> _CHALLENGE_: Quote the passage on on-premise sanctions screening word for word, starting with "From a GDPR" and going on through "outside the EEA.".

> _TEXT SEGMENT_:
· · · · · · ·

An on-premise solution reverses this arrangement. The screening system is installed in your infrastructure — on your servers or those of your data centre. The personal data of your counterparties does not leave your organisation. You do not transfer it to anyone. The only place it is processed is within your own organisation — where you are the controller.
From a GDPR perspective, this is a significant simplification:
- No need to conclude a DPA with the screening provider.
- No risk of data transfer outside the EEA.
- Easier demonstration of control over data in the event of an inspection by a supervisory authority.
Sanqto operates on an on-premise model — the system is installed in the client’s network, and counterparty and customer data remains exclusively under the client’s control. The verification result is returned in three states: MATCH, POSSIBLE, or CLEAR, enabling rapid classification without exporting personal data externally.
If you operate in the insurance or real estate sector — industries particularly sensitive to client data protection — on-premise architecture is a solution worth considering. Read more about sanctions screening for insurance companies and real estate agencies.
False positives and personal data — caution in classification
A false positive is a situation in which the system returns a MATCH or POSSIBLE result for a person who is not a sanctioned entity — for example because they share a name with someone on the list. This is technically unavoidable in any screening system that operates on the basis of text matching.
The problem is that incorrect classification leads to the processing of the personal data of a person unconnected to sanctions in a context that may harm them — refusal to conclude a contract, blocking of a payment, a flag in the register. This creates a risk of infringing that person’s rights under the GDPR.

· · · · · · ·

> _RECORDED DATA_:
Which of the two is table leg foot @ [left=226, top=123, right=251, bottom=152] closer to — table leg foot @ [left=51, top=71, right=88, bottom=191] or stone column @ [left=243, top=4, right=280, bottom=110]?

· · · · · · ·

> _FULL RESPONSE_:
From a GDPR perspective, this is a significant simplification:
- No need to conclude a DPA with the screening provider.
- No risk of data transfer outside the EEA.